# start of Extract to read

ES proposal: Shared memory and atomics


The ECMAScript proposal “Shared memory and atomics” by Lars T. Hansen has reached stage 4 this week and will be part of ECMAScript 2017. It introduces a new constructor SharedArrayBuffer and a namespace object Atomics with helper functions. This blog post explains the details.






Parallelism vs. concurrency


Before we begin, let’s clarify two terms that are similar, yet distinct: “parallelism” and “concurrency”. Many definitions for them exist; I’m using them as follows:



  • Parallelism (parallel vs. serial): execute multiple tasks simultaneously

  • Concurrency (concurrent vs. sequential): execute several tasks during overlapping periods of time (and not one after another).


Both are closely related, but not the same:



  • Parallelism without concurrency: single instruction, multiple data (SIMD). Multiple computations happen in parallel, but only a single task (instruction) is executed at any given moment.

  • Concurrency without parallelism: multitasking via time-sharing on a single-core CPU.


However, it is difficult to use these terms precisely, which is why interchanging them is usually not a problem.


Models of parallelism

Two models of parallelism are:



  • Data parallelism: The same piece of code is executed several times in parallel. The instances operate on different elements of the same dataset. For example: MapReduce is a data-parallel programming model.



  • Task parallelism: Different pieces of code are executed in parallel. Examples: web workers and the Unix model of spawning processes.





A history of JS parallelism


  • JavaScript started as being executed in a single thread. Some tasks could be performed asynchronously: browsers usually ran those tasks in separate threads and later fed their results back into the single thread, via callbacks.



  • Web workers brought task parallelism to JavaScript: They are relatively heavweight processes. Each worker has its own global environment. By default, nothing is shared. Communication between workers (or between workers and the main thread) evolved:



    • At first, you could only send and receive strings.

    • Then, structured cloning was introduced: copies of data could be sent and received. Structured cloning works for most data (JSON data, Typed Arrays, regular expressions, Blob objects, ImageData objects, etc.). It can even handle cyclic references between objects correctly. However, error objects, function objects and DOM nodes cannot be cloned.

    • Transferables move data between workers: the sending party loses access as the receiving party gains access to data.



  • Computing on GPUs (which tend to do data parallelism well) via WebGL: It’s a bit of a hack and works as follows.



    • Input: your data, converted into an image (pixel by pixel).

    • Processing: OpenGL pixel shaders can perform arbitrary computations on GPUs. Your pixel shader transforms the input image.

    • Output: again an image that you can convert back to your kind of data.



  • SIMD (low-level data parallelism): is supported via the ECMAScript proposal SIMD.js. It allows you to perform operations (such as addition and square root) on several integers or floats at the same time.

# end of Extract to read
# start of Data supplied

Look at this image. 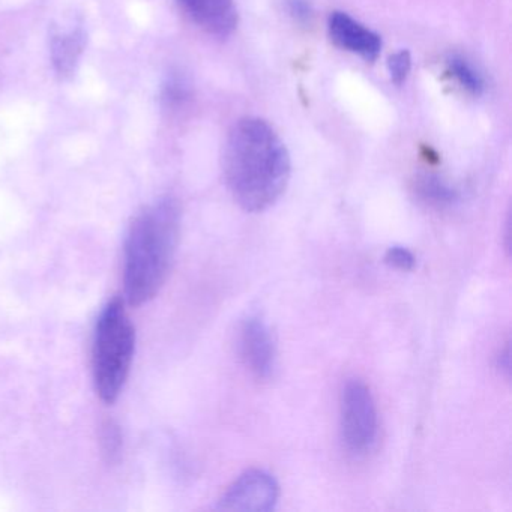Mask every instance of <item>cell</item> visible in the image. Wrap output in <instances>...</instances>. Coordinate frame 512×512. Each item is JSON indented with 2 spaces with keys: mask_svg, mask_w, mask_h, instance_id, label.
Instances as JSON below:
<instances>
[{
  "mask_svg": "<svg viewBox=\"0 0 512 512\" xmlns=\"http://www.w3.org/2000/svg\"><path fill=\"white\" fill-rule=\"evenodd\" d=\"M292 173L289 151L274 128L259 118L236 122L227 134L223 175L235 202L256 214L274 206Z\"/></svg>",
  "mask_w": 512,
  "mask_h": 512,
  "instance_id": "1",
  "label": "cell"
},
{
  "mask_svg": "<svg viewBox=\"0 0 512 512\" xmlns=\"http://www.w3.org/2000/svg\"><path fill=\"white\" fill-rule=\"evenodd\" d=\"M181 233V206L172 197L143 209L125 242V301L139 307L154 299L166 283Z\"/></svg>",
  "mask_w": 512,
  "mask_h": 512,
  "instance_id": "2",
  "label": "cell"
},
{
  "mask_svg": "<svg viewBox=\"0 0 512 512\" xmlns=\"http://www.w3.org/2000/svg\"><path fill=\"white\" fill-rule=\"evenodd\" d=\"M136 349V329L124 299L113 298L98 317L92 346L95 389L104 403L118 400L130 376Z\"/></svg>",
  "mask_w": 512,
  "mask_h": 512,
  "instance_id": "3",
  "label": "cell"
},
{
  "mask_svg": "<svg viewBox=\"0 0 512 512\" xmlns=\"http://www.w3.org/2000/svg\"><path fill=\"white\" fill-rule=\"evenodd\" d=\"M340 431L347 451L353 455L367 454L376 443V401L361 379H349L341 389Z\"/></svg>",
  "mask_w": 512,
  "mask_h": 512,
  "instance_id": "4",
  "label": "cell"
},
{
  "mask_svg": "<svg viewBox=\"0 0 512 512\" xmlns=\"http://www.w3.org/2000/svg\"><path fill=\"white\" fill-rule=\"evenodd\" d=\"M280 499V487L271 473L251 469L242 473L224 491L218 508L224 511H271Z\"/></svg>",
  "mask_w": 512,
  "mask_h": 512,
  "instance_id": "5",
  "label": "cell"
},
{
  "mask_svg": "<svg viewBox=\"0 0 512 512\" xmlns=\"http://www.w3.org/2000/svg\"><path fill=\"white\" fill-rule=\"evenodd\" d=\"M239 353L245 367L257 379L266 380L277 367V346L266 320L250 314L242 320L238 335Z\"/></svg>",
  "mask_w": 512,
  "mask_h": 512,
  "instance_id": "6",
  "label": "cell"
},
{
  "mask_svg": "<svg viewBox=\"0 0 512 512\" xmlns=\"http://www.w3.org/2000/svg\"><path fill=\"white\" fill-rule=\"evenodd\" d=\"M328 34L341 50L359 56L365 62H374L382 50V40L376 32L365 28L346 13H332L328 20Z\"/></svg>",
  "mask_w": 512,
  "mask_h": 512,
  "instance_id": "7",
  "label": "cell"
},
{
  "mask_svg": "<svg viewBox=\"0 0 512 512\" xmlns=\"http://www.w3.org/2000/svg\"><path fill=\"white\" fill-rule=\"evenodd\" d=\"M178 4L209 35L226 38L238 28L235 0H178Z\"/></svg>",
  "mask_w": 512,
  "mask_h": 512,
  "instance_id": "8",
  "label": "cell"
},
{
  "mask_svg": "<svg viewBox=\"0 0 512 512\" xmlns=\"http://www.w3.org/2000/svg\"><path fill=\"white\" fill-rule=\"evenodd\" d=\"M85 43V34L80 29L68 34L53 35L50 53H52L53 67L59 76L70 77L76 71Z\"/></svg>",
  "mask_w": 512,
  "mask_h": 512,
  "instance_id": "9",
  "label": "cell"
},
{
  "mask_svg": "<svg viewBox=\"0 0 512 512\" xmlns=\"http://www.w3.org/2000/svg\"><path fill=\"white\" fill-rule=\"evenodd\" d=\"M416 194L433 206H448L458 199V193L436 175H422L416 179Z\"/></svg>",
  "mask_w": 512,
  "mask_h": 512,
  "instance_id": "10",
  "label": "cell"
},
{
  "mask_svg": "<svg viewBox=\"0 0 512 512\" xmlns=\"http://www.w3.org/2000/svg\"><path fill=\"white\" fill-rule=\"evenodd\" d=\"M446 70H448L449 76L458 83V86L472 97H479L484 92V79L481 74L461 56H451L446 61Z\"/></svg>",
  "mask_w": 512,
  "mask_h": 512,
  "instance_id": "11",
  "label": "cell"
},
{
  "mask_svg": "<svg viewBox=\"0 0 512 512\" xmlns=\"http://www.w3.org/2000/svg\"><path fill=\"white\" fill-rule=\"evenodd\" d=\"M412 70V56L407 50H400L388 59V71L392 82L400 86L406 82Z\"/></svg>",
  "mask_w": 512,
  "mask_h": 512,
  "instance_id": "12",
  "label": "cell"
},
{
  "mask_svg": "<svg viewBox=\"0 0 512 512\" xmlns=\"http://www.w3.org/2000/svg\"><path fill=\"white\" fill-rule=\"evenodd\" d=\"M385 262L388 263L391 268L404 272L413 271L416 266V259L412 251L404 247H398V245L386 251Z\"/></svg>",
  "mask_w": 512,
  "mask_h": 512,
  "instance_id": "13",
  "label": "cell"
},
{
  "mask_svg": "<svg viewBox=\"0 0 512 512\" xmlns=\"http://www.w3.org/2000/svg\"><path fill=\"white\" fill-rule=\"evenodd\" d=\"M290 16L295 17L299 22H307L311 17L310 5L307 0H287Z\"/></svg>",
  "mask_w": 512,
  "mask_h": 512,
  "instance_id": "14",
  "label": "cell"
}]
</instances>
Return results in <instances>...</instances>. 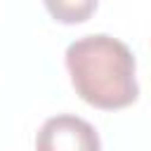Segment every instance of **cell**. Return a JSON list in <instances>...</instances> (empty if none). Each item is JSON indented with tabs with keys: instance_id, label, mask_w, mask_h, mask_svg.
Listing matches in <instances>:
<instances>
[{
	"instance_id": "obj_1",
	"label": "cell",
	"mask_w": 151,
	"mask_h": 151,
	"mask_svg": "<svg viewBox=\"0 0 151 151\" xmlns=\"http://www.w3.org/2000/svg\"><path fill=\"white\" fill-rule=\"evenodd\" d=\"M76 94L94 109L118 111L137 101V61L132 50L106 33L73 40L64 54Z\"/></svg>"
},
{
	"instance_id": "obj_2",
	"label": "cell",
	"mask_w": 151,
	"mask_h": 151,
	"mask_svg": "<svg viewBox=\"0 0 151 151\" xmlns=\"http://www.w3.org/2000/svg\"><path fill=\"white\" fill-rule=\"evenodd\" d=\"M35 151H101V142L92 123L73 113H59L40 125Z\"/></svg>"
},
{
	"instance_id": "obj_3",
	"label": "cell",
	"mask_w": 151,
	"mask_h": 151,
	"mask_svg": "<svg viewBox=\"0 0 151 151\" xmlns=\"http://www.w3.org/2000/svg\"><path fill=\"white\" fill-rule=\"evenodd\" d=\"M42 2L50 17L66 26L87 21L97 12V5H99V0H42Z\"/></svg>"
}]
</instances>
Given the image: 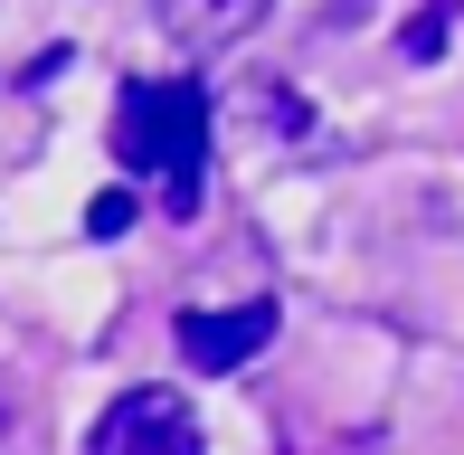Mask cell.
Instances as JSON below:
<instances>
[{"label": "cell", "instance_id": "2", "mask_svg": "<svg viewBox=\"0 0 464 455\" xmlns=\"http://www.w3.org/2000/svg\"><path fill=\"white\" fill-rule=\"evenodd\" d=\"M86 455H199V418L180 389H123L86 427Z\"/></svg>", "mask_w": 464, "mask_h": 455}, {"label": "cell", "instance_id": "7", "mask_svg": "<svg viewBox=\"0 0 464 455\" xmlns=\"http://www.w3.org/2000/svg\"><path fill=\"white\" fill-rule=\"evenodd\" d=\"M0 427H10V399H0Z\"/></svg>", "mask_w": 464, "mask_h": 455}, {"label": "cell", "instance_id": "1", "mask_svg": "<svg viewBox=\"0 0 464 455\" xmlns=\"http://www.w3.org/2000/svg\"><path fill=\"white\" fill-rule=\"evenodd\" d=\"M114 152H123V171H161L171 209H199V161H208V95L189 86V76H161V86H123Z\"/></svg>", "mask_w": 464, "mask_h": 455}, {"label": "cell", "instance_id": "5", "mask_svg": "<svg viewBox=\"0 0 464 455\" xmlns=\"http://www.w3.org/2000/svg\"><path fill=\"white\" fill-rule=\"evenodd\" d=\"M446 29H455V10H446V0H427V10H417L408 29H398V57H408V67H427V57H446Z\"/></svg>", "mask_w": 464, "mask_h": 455}, {"label": "cell", "instance_id": "3", "mask_svg": "<svg viewBox=\"0 0 464 455\" xmlns=\"http://www.w3.org/2000/svg\"><path fill=\"white\" fill-rule=\"evenodd\" d=\"M276 342V304H237V314H180V361L189 370H237Z\"/></svg>", "mask_w": 464, "mask_h": 455}, {"label": "cell", "instance_id": "6", "mask_svg": "<svg viewBox=\"0 0 464 455\" xmlns=\"http://www.w3.org/2000/svg\"><path fill=\"white\" fill-rule=\"evenodd\" d=\"M142 209H133V190H104V199H86V237H123Z\"/></svg>", "mask_w": 464, "mask_h": 455}, {"label": "cell", "instance_id": "4", "mask_svg": "<svg viewBox=\"0 0 464 455\" xmlns=\"http://www.w3.org/2000/svg\"><path fill=\"white\" fill-rule=\"evenodd\" d=\"M266 10H276V0H152L161 38H171V48H199V57L208 48H237Z\"/></svg>", "mask_w": 464, "mask_h": 455}]
</instances>
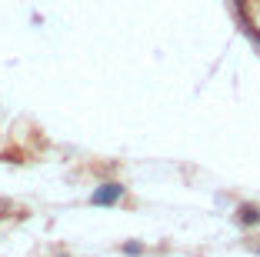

# end of Data supplied

§ Stated exercise
Continue the post on JavaScript shared memory and atomics, picking up after its last sentence.

§ The reply
  • PJS (codenamed River Trail): the plan of this ultimately abandoned project was to bring high-level data parallelism (think map-reduce via pure functions) to JavaScript. However, there was not enough interest from developers and engine implementers. Without implementations, one could not experiment with this API, because it can’t be polyfilled. On 2015-01-05, Lars T. Hansen announced that an experimental implementation was going to be removed from Firefox.




The next step: SharedArrayBuffer

What’s next? For low-level parallelism, the direction is quite clear: support SIMD and GPUs as well as possible. However, for high-level parallelism, things are much less clear, especially after the failure of PJS.


What is needed is a way to try out many approaches, to find out how to best bring high-level parallelism to JavaScript. Following the principles of the extensible web manifesto, the proposal “shared memory and atomics” (a.k.a. “Shared Array Buffers”) does so by providing low-level primitives that can be used to implement higher-level constructs.



Shared Array Buffers

Shared Array Buffers are a primitive building block for higher-level concurrency abstractions. They allow you to share the bytes of a SharedArrayBuffer object between multiple workers and the main thread (the buffer is shared, to access the bytes, wrap it in a Typed Array). This kind of sharing has two benefits:



  • You can share data between workers more quickly.

  • Coordination between workers becomes simpler and faster (compared to postMessage()).


Creating and sending a Shared Array Buffer


// main.js

const worker = new Worker('worker.js');

// To be shared
const sharedBuffer = new SharedArrayBuffer( // (A)
10 * Int32Array.BYTES_PER_ELEMENT); // 10 elements

// Share sharedBuffer with the worker
worker.postMessage({sharedBuffer}); // clone

// Local only
const sharedArray = new Int32Array(sharedBuffer); // (B)

You create a Shared Array Buffer the same way you create a normal Array Buffer: by invoking the constructor and specifying the size of the buffer in bytes (line A). What you share with workers is the buffer. For your own, local, use, you normally wrap Shared Array Buffers in Typed Arrays (line B).


Warning: Cloning a Shared Array Buffer is the correct way of sharing it, but some engines still implement an older version of the API and require you to transfer it:



worker.postMessage({sharedBuffer}, [sharedBuffer]); // transfer (deprecated)

In the final version of the API, transferring a Shared Array Buffer means that you lose access to it.


Receiving a Shared Array Buffer

The implementation of the worker looks as follows.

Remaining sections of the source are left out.